• _INSTRUCTION_
Could you rewrite all of the records below as a single numbered list, one line per number, skipping the blank lines?

--- start of DATA RECORDS ---

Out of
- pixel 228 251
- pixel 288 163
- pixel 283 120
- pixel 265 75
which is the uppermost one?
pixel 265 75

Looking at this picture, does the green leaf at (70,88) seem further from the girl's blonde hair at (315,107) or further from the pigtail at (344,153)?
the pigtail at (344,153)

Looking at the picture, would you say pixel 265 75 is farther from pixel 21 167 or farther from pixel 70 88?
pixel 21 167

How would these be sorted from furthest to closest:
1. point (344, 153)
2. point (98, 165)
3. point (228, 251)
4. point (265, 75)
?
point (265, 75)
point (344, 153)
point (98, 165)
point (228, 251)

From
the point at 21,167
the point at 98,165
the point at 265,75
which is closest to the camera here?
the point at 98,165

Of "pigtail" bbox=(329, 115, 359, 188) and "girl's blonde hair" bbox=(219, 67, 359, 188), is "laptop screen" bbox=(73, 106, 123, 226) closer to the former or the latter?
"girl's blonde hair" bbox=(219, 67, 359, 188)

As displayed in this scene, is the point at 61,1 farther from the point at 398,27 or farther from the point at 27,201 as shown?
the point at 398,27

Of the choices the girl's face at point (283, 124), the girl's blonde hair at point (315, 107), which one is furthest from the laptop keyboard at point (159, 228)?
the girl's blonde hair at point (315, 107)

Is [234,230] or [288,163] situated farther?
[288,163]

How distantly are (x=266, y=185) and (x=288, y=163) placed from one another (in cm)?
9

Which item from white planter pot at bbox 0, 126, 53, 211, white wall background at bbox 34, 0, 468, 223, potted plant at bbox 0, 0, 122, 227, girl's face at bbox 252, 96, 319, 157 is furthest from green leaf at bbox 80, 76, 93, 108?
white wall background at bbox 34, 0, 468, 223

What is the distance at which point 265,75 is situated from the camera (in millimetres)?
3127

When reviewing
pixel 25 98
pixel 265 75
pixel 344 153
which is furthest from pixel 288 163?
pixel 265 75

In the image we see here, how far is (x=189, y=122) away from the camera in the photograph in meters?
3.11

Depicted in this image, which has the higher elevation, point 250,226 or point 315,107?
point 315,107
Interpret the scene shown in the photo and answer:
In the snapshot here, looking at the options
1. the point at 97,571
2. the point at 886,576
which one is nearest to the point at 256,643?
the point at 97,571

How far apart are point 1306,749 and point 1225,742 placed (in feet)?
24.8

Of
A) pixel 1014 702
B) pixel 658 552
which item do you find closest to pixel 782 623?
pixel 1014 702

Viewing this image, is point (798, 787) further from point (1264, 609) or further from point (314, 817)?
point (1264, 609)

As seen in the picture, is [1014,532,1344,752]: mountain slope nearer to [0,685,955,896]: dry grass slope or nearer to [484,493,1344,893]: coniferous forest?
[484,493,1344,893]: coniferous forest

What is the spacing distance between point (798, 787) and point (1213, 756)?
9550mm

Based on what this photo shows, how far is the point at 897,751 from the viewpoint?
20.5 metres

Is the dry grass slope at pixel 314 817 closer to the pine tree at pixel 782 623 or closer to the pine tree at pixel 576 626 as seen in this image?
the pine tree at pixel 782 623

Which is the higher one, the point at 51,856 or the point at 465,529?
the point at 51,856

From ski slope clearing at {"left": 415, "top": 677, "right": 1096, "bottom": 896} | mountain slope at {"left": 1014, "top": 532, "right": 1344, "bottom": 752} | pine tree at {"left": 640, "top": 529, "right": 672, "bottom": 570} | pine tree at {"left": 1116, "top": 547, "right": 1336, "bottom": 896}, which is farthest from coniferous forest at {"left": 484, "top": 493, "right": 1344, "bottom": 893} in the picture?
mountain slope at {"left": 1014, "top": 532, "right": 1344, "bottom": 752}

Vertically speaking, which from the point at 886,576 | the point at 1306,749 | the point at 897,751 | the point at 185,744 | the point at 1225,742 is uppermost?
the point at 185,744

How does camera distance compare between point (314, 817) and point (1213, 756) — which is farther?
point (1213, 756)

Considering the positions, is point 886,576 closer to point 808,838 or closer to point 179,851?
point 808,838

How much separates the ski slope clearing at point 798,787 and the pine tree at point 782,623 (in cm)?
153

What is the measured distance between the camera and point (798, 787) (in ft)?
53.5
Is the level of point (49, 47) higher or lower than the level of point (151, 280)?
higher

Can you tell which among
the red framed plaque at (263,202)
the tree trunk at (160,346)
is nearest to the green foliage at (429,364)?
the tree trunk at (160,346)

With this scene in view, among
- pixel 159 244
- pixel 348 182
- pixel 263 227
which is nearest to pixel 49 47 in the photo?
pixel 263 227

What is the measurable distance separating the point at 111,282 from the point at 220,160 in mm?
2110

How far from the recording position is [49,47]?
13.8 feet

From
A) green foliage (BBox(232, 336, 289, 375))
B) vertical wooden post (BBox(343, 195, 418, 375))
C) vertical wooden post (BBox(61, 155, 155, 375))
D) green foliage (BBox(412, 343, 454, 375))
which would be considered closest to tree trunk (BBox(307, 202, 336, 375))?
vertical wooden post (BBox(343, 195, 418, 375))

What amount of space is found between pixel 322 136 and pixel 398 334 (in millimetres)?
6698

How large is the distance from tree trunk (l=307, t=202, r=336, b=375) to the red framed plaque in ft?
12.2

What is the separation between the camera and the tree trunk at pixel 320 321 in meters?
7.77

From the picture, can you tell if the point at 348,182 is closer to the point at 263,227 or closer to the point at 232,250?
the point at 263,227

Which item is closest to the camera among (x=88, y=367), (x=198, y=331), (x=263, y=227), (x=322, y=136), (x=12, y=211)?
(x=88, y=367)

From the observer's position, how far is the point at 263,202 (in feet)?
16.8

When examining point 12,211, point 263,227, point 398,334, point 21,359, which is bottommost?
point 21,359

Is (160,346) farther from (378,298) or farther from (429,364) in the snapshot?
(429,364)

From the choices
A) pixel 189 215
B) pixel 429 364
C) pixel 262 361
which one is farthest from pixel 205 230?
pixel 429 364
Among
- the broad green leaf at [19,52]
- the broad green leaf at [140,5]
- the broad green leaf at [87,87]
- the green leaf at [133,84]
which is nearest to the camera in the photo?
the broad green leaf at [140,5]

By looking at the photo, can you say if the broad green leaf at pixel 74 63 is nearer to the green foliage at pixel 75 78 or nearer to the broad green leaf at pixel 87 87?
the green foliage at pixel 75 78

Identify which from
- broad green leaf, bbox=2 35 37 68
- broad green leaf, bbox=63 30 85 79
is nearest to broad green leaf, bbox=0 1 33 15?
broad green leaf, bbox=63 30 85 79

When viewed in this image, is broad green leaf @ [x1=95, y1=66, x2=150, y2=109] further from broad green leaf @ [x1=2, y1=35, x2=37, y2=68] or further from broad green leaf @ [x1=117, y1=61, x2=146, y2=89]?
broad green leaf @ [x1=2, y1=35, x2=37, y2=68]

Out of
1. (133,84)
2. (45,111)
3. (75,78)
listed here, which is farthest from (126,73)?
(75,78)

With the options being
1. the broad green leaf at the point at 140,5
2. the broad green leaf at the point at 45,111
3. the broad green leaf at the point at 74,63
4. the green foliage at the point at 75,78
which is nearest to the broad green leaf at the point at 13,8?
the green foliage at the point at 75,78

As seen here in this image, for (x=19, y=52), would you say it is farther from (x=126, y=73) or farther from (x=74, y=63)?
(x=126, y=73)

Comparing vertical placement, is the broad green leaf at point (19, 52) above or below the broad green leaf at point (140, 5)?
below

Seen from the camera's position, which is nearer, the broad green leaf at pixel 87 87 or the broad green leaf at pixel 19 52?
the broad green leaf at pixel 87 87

--- end of DATA RECORDS ---

• _TASK RESPONSE_
1. Out of
2. - pixel 228 251
3. - pixel 288 163
4. - pixel 283 120
5. - pixel 265 75
6. which is the uppermost one?
7. pixel 265 75
8. Looking at this picture, does the green leaf at (70,88) seem further from the girl's blonde hair at (315,107) or further from the pigtail at (344,153)?
9. the pigtail at (344,153)
10. Looking at the picture, would you say pixel 265 75 is farther from pixel 21 167 or farther from pixel 70 88?
11. pixel 21 167
12. How would these be sorted from furthest to closest:
13. 1. point (344, 153)
14. 2. point (98, 165)
15. 3. point (228, 251)
16. 4. point (265, 75)
17. ?
18. point (265, 75)
19. point (344, 153)
20. point (98, 165)
21. point (228, 251)
22. From
23. the point at 21,167
24. the point at 98,165
25. the point at 265,75
26. which is closest to the camera here?
27. the point at 98,165
28. Of "pigtail" bbox=(329, 115, 359, 188) and "girl's blonde hair" bbox=(219, 67, 359, 188), is "laptop screen" bbox=(73, 106, 123, 226) closer to the former or the latter?
29. "girl's blonde hair" bbox=(219, 67, 359, 188)
30. As displayed in this scene, is the point at 61,1 farther from the point at 398,27 or farther from the point at 27,201 as shown?
31. the point at 398,27
32. Of the choices the girl's face at point (283, 124), the girl's blonde hair at point (315, 107), which one is furthest from the laptop keyboard at point (159, 228)?
33. the girl's blonde hair at point (315, 107)
34. Is [234,230] or [288,163] situated farther?
35. [288,163]
36. How distantly are (x=266, y=185) and (x=288, y=163) placed from one another (in cm)?
37. 9
38. Which item from white planter pot at bbox 0, 126, 53, 211, white wall background at bbox 34, 0, 468, 223, potted plant at bbox 0, 0, 122, 227, girl's face at bbox 252, 96, 319, 157 is furthest from green leaf at bbox 80, 76, 93, 108?
39. white wall background at bbox 34, 0, 468, 223
40. What is the distance at which point 265,75 is situated from the camera (in millimetres)?
41. 3127
42. When reviewing
43. pixel 25 98
44. pixel 265 75
45. pixel 344 153
46. which is furthest from pixel 288 163?
47. pixel 265 75
48. In the image we see here, how far is (x=189, y=122) away from the camera in the photograph in meters?
49. 3.11
50. Depicted in this image, which has the higher elevation, point 250,226 or point 315,107?
51. point 315,107
52. Interpret the scene shown in the photo and answer:
53. In the snapshot here, looking at the options
54. 1. the point at 97,571
55. 2. the point at 886,576
56. which one is nearest to the point at 256,643?
57. the point at 97,571
58. How far apart are point 1306,749 and point 1225,742 placed (in feet)?
59. 24.8
60. Of
61. A) pixel 1014 702
62. B) pixel 658 552
63. which item do you find closest to pixel 782 623?
64. pixel 1014 702
65. Viewing this image, is point (798, 787) further from point (1264, 609) or further from point (314, 817)?
66. point (1264, 609)
67. As seen in the picture, is [1014,532,1344,752]: mountain slope nearer to [0,685,955,896]: dry grass slope or nearer to [484,493,1344,893]: coniferous forest?
68. [484,493,1344,893]: coniferous forest
69. What is the spacing distance between point (798, 787) and point (1213, 756)?
70. 9550mm
71. Based on what this photo shows, how far is the point at 897,751 from the viewpoint?
72. 20.5 metres
73. Is the dry grass slope at pixel 314 817 closer to the pine tree at pixel 782 623 or closer to the pine tree at pixel 576 626 as seen in this image?
74. the pine tree at pixel 782 623
75. Which is the higher one, the point at 51,856 or the point at 465,529?
76. the point at 51,856
77. From ski slope clearing at {"left": 415, "top": 677, "right": 1096, "bottom": 896} | mountain slope at {"left": 1014, "top": 532, "right": 1344, "bottom": 752} | pine tree at {"left": 640, "top": 529, "right": 672, "bottom": 570} | pine tree at {"left": 1116, "top": 547, "right": 1336, "bottom": 896}, which is farthest from coniferous forest at {"left": 484, "top": 493, "right": 1344, "bottom": 893} in the picture?
78. mountain slope at {"left": 1014, "top": 532, "right": 1344, "bottom": 752}
79. Vertically speaking, which from the point at 886,576 | the point at 1306,749 | the point at 897,751 | the point at 185,744 | the point at 1225,742 is uppermost?
80. the point at 185,744
81. How does camera distance compare between point (314, 817) and point (1213, 756) — which is farther?
82. point (1213, 756)
83. Considering the positions, is point 886,576 closer to point 808,838 or closer to point 179,851?
84. point 808,838
85. How much separates the ski slope clearing at point 798,787 and the pine tree at point 782,623 (in cm)?
86. 153
87. What is the measured distance between the camera and point (798, 787) (in ft)?
88. 53.5
89. Is the level of point (49, 47) higher or lower than the level of point (151, 280)?
90. higher
91. Can you tell which among
92. the red framed plaque at (263,202)
93. the tree trunk at (160,346)
94. is nearest to the green foliage at (429,364)?
95. the tree trunk at (160,346)
96. With this scene in view, among
97. - pixel 159 244
98. - pixel 348 182
99. - pixel 263 227
100. which is nearest to pixel 49 47 in the photo?
101. pixel 263 227
102. What is the measurable distance separating the point at 111,282 from the point at 220,160 in mm?
103. 2110
104. How far from the recording position is [49,47]?
105. 13.8 feet
106. From
107. A) green foliage (BBox(232, 336, 289, 375))
108. B) vertical wooden post (BBox(343, 195, 418, 375))
109. C) vertical wooden post (BBox(61, 155, 155, 375))
110. D) green foliage (BBox(412, 343, 454, 375))
111. which would be considered closest to tree trunk (BBox(307, 202, 336, 375))?
112. vertical wooden post (BBox(343, 195, 418, 375))
113. What amount of space is found between pixel 322 136 and pixel 398 334 (in millimetres)?
114. 6698
115. How large is the distance from tree trunk (l=307, t=202, r=336, b=375) to the red framed plaque in ft?
116. 12.2
117. What is the separation between the camera and the tree trunk at pixel 320 321 in meters?
118. 7.77
119. From the picture, can you tell if the point at 348,182 is closer to the point at 263,227 or closer to the point at 232,250?
120. the point at 263,227
121. Which item is closest to the camera among (x=88, y=367), (x=198, y=331), (x=263, y=227), (x=322, y=136), (x=12, y=211)?
122. (x=88, y=367)
123. From the observer's position, how far is the point at 263,202 (in feet)?
124. 16.8
125. When examining point 12,211, point 263,227, point 398,334, point 21,359, which is bottommost?
126. point 21,359
127. Is (160,346) farther from (378,298) or farther from (429,364) in the snapshot?
128. (429,364)
129. From the choices
130. A) pixel 189 215
131. B) pixel 429 364
132. C) pixel 262 361
133. which one is farthest from pixel 205 230?
134. pixel 429 364
135. Among
136. - the broad green leaf at [19,52]
137. - the broad green leaf at [140,5]
138. - the broad green leaf at [87,87]
139. - the green leaf at [133,84]
140. which is nearest to the camera in the photo?
141. the broad green leaf at [140,5]
142. By looking at the photo, can you say if the broad green leaf at pixel 74 63 is nearer to the green foliage at pixel 75 78 or nearer to the broad green leaf at pixel 87 87?
143. the green foliage at pixel 75 78
144. Identify which from
145. - broad green leaf, bbox=2 35 37 68
146. - broad green leaf, bbox=63 30 85 79
147. is nearest to broad green leaf, bbox=0 1 33 15?
148. broad green leaf, bbox=63 30 85 79
149. When viewed in this image, is broad green leaf @ [x1=95, y1=66, x2=150, y2=109] further from broad green leaf @ [x1=2, y1=35, x2=37, y2=68] or further from broad green leaf @ [x1=117, y1=61, x2=146, y2=89]?
150. broad green leaf @ [x1=2, y1=35, x2=37, y2=68]
151. Out of
152. 1. (133,84)
153. 2. (45,111)
154. 3. (75,78)
155. listed here, which is farthest from (126,73)?
156. (75,78)
157. With the options being
158. 1. the broad green leaf at the point at 140,5
159. 2. the broad green leaf at the point at 45,111
160. 3. the broad green leaf at the point at 74,63
161. 4. the green foliage at the point at 75,78
162. which is nearest to the broad green leaf at the point at 13,8?
163. the green foliage at the point at 75,78
164. As seen here in this image, for (x=19, y=52), would you say it is farther from (x=126, y=73) or farther from (x=74, y=63)?
165. (x=126, y=73)
166. Comparing vertical placement, is the broad green leaf at point (19, 52) above or below the broad green leaf at point (140, 5)?
167. below
168. Seen from the camera's position, which is nearer, the broad green leaf at pixel 87 87 or the broad green leaf at pixel 19 52?
169. the broad green leaf at pixel 87 87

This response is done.